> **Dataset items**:
────
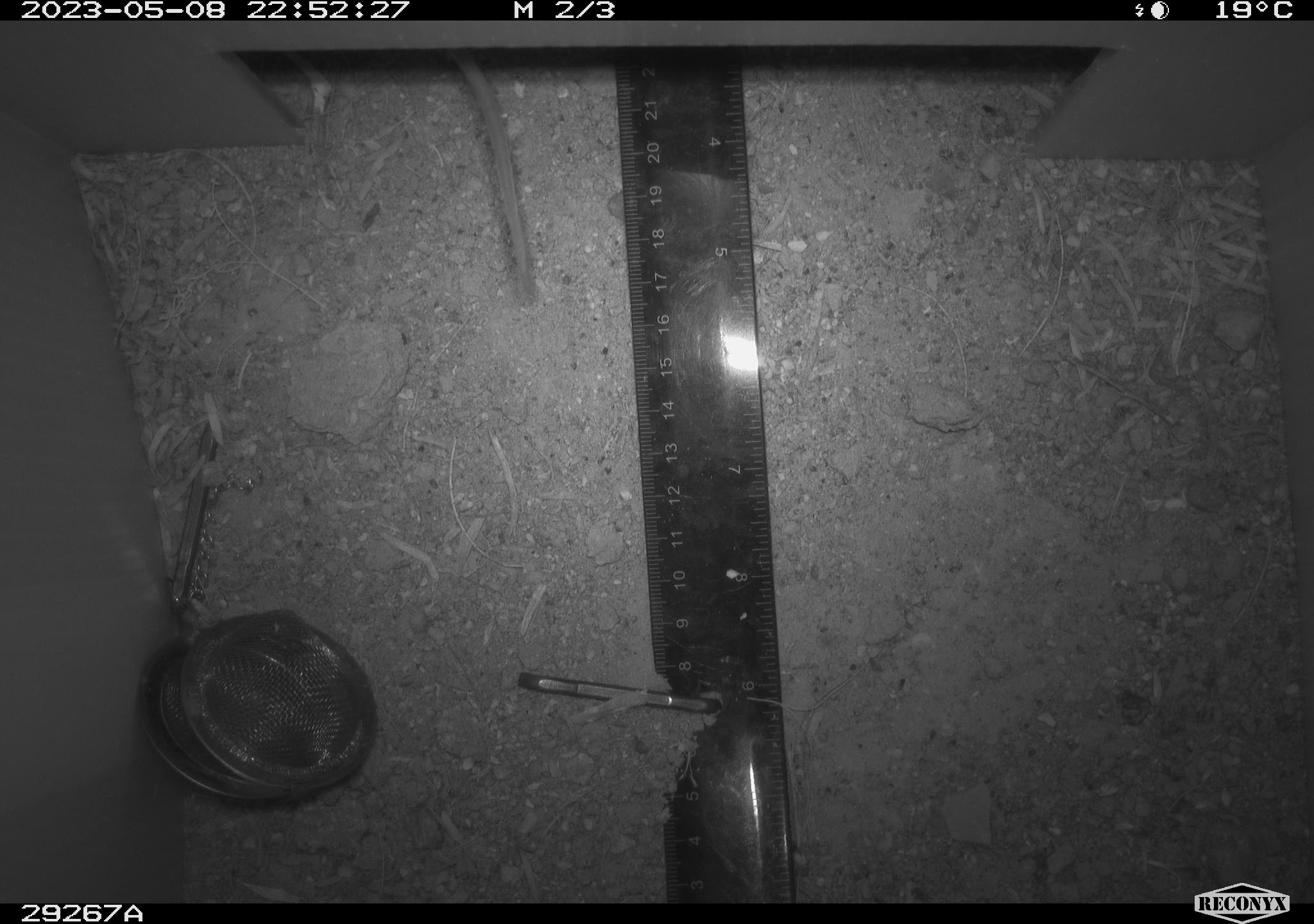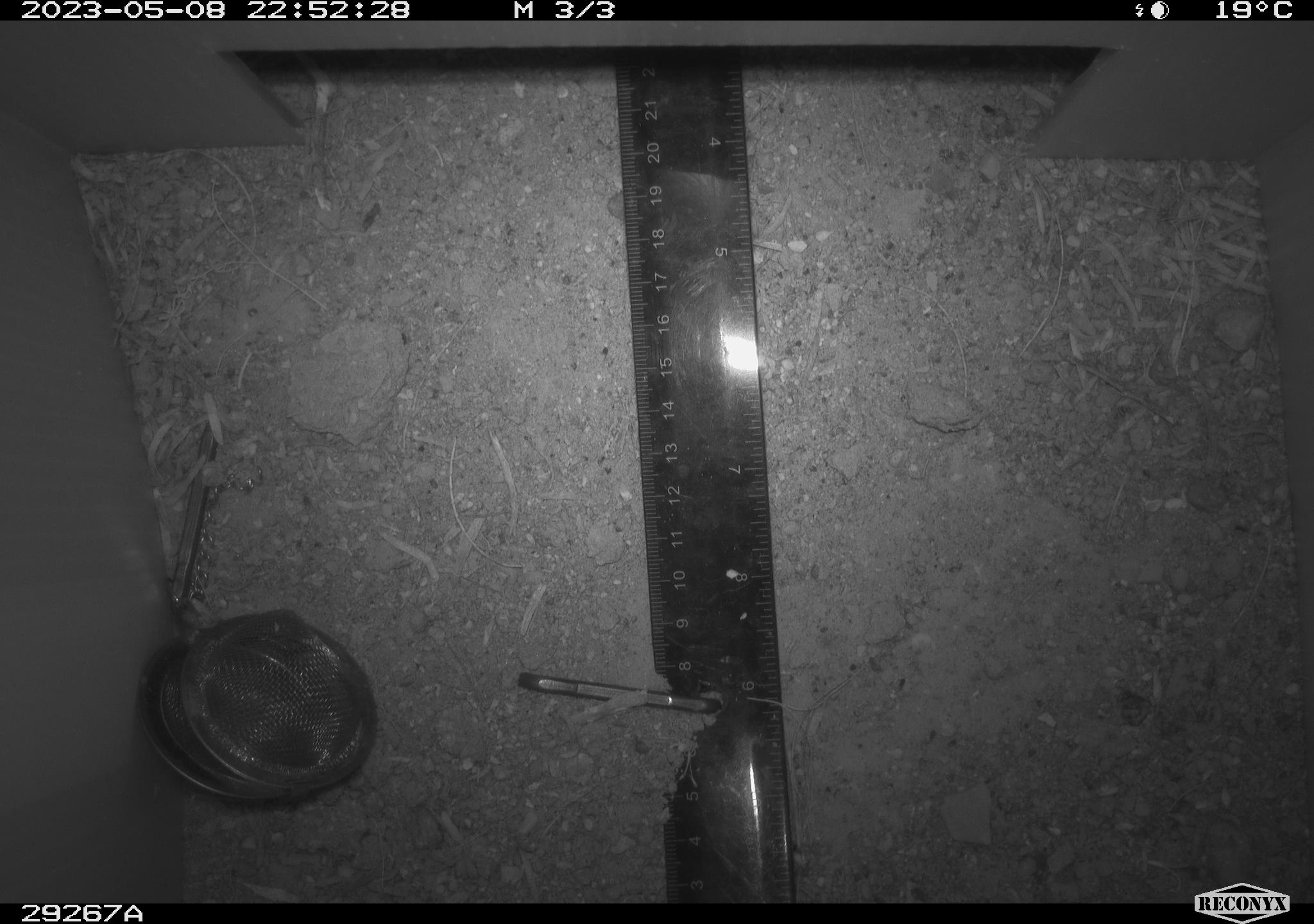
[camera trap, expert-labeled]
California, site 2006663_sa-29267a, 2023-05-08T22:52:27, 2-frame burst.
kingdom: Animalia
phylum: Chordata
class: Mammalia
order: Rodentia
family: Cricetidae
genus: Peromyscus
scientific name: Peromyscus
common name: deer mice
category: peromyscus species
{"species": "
────
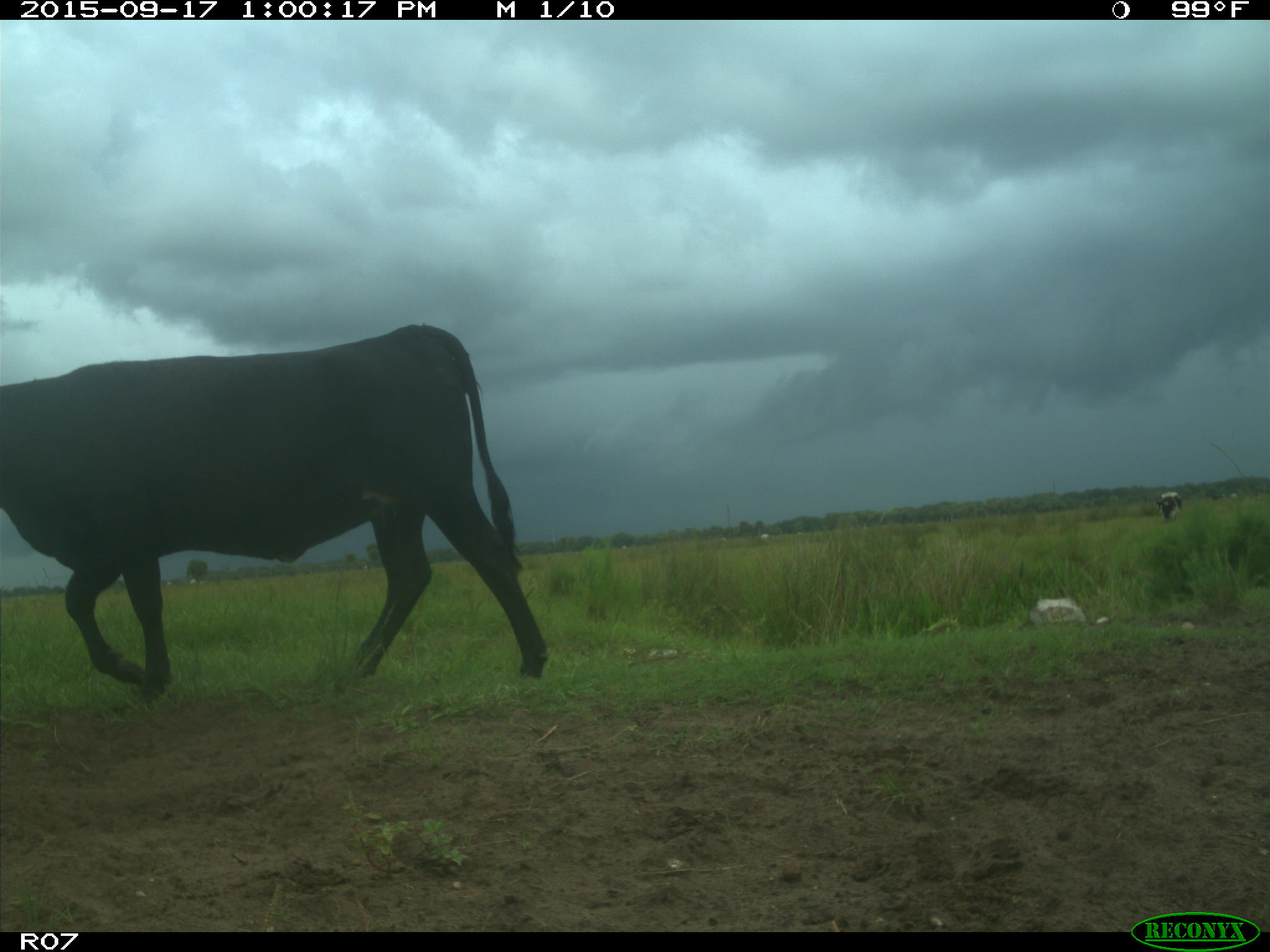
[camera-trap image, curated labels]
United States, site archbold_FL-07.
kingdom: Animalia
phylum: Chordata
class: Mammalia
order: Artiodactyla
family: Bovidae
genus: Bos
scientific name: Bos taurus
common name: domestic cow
────
> **WORK REQUIRED**:
If a line of the data contains "trap", copy it out.

> **EXERCISE SOLUTION**:
[camera trap, expert-labeled]
[camera-trap image, curated labels]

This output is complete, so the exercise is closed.